Y aura-t-il davantage d’intérêt porté à la relation au patient, point faible de la sélection comme de la formation ? « En recrutant au moins la moitié des étudiants avec des épreuves orales, nous pourrons évaluer les compétences relationnelles, assure-t-on au ministère. Il est intéressant de recruter un étudiant peu à l’aise avec le savoir académique, mais qui a des capacités de communication, d’empathie… »

Des quotas définis par les ARS

Et pour le nombre de places ? Chaque université déterminera, en lien avec l’agence régionale de santé (ARS), le nombre d’étudiants qu’elle admet dans chaque filière de santé. On part donc du terrain pour mieux coller aux besoins. Avec l’espoir de rééquilibrer la démographie médicale. « Notre troisième objectif, avec cette réforme, c’est d’améliorer la répartition des médecins sur l’ensemble du territoire, poursuit-on au ministère. En rendant la décision aux acteurs locaux. »
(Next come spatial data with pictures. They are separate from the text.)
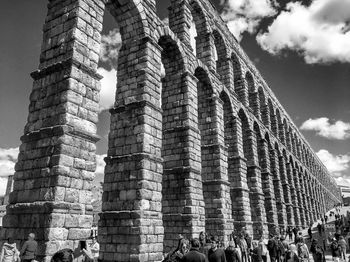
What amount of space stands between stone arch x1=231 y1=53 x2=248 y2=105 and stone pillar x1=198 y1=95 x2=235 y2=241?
21.4 feet

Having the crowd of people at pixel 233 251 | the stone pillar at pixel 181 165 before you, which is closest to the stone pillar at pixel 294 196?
the crowd of people at pixel 233 251

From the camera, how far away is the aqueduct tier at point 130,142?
6.95m

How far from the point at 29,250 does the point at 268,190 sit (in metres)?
20.0

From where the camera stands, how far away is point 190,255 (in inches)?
209

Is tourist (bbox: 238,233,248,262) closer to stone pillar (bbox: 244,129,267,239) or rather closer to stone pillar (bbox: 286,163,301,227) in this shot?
stone pillar (bbox: 244,129,267,239)

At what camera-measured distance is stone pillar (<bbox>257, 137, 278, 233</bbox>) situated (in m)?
22.6

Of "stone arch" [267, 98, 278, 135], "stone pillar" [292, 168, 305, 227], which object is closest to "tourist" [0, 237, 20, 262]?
"stone arch" [267, 98, 278, 135]

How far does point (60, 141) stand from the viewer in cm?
698

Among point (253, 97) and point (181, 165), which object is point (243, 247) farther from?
point (253, 97)

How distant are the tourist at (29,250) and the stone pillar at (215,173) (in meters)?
9.24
Ce qui ne veut pas dire pour autant que les places vont tripler… « Nous souhaitons augmenter le nombre de médecins formés tout en tenant compte de la capacité des universités, ce qui ne signifie en aucun cas baisser le niveau d’exigence », insiste le ministère.

Concrètement, comment peuvent faire les étudiants ?

Pour les élèves actuellement en terminale, ils pourront se renseigner dès le 20 décembre 2019. En effet, chaque université ayant des filières de santé précisera l’ensemble des voies d’accès possibles, soit en son sein, soit dans une université partenaire. Car si un étudiant suit une licence de droit dans une université qui n’a pas de filière santé, cette dernière, quand elle propose une option santé, passe un partenariat avec une autre faculté. Il pourra donc suivre son cours par correspondance.

Et pour les étudiants qui suivent aujourd’hui la Paces ancienne version ? S’ils n’ont pas réussi leur concours cette année, ils pourront le repasser. « Nous maintenons une Paces résiduelle, avec un numerus clausus à elle, pour tuiler la mise en route du dispositif », précise le ministère.

Une réforme de taille, donc, et qui a un coût. Voilà pourquoi le ministère de l’Enseignement supérieur a prévu un accompagnement de 16 millions d’euros dès 2020 pour que les universités puissent mettre en place ces formations et l’organisation des examens nécessaires.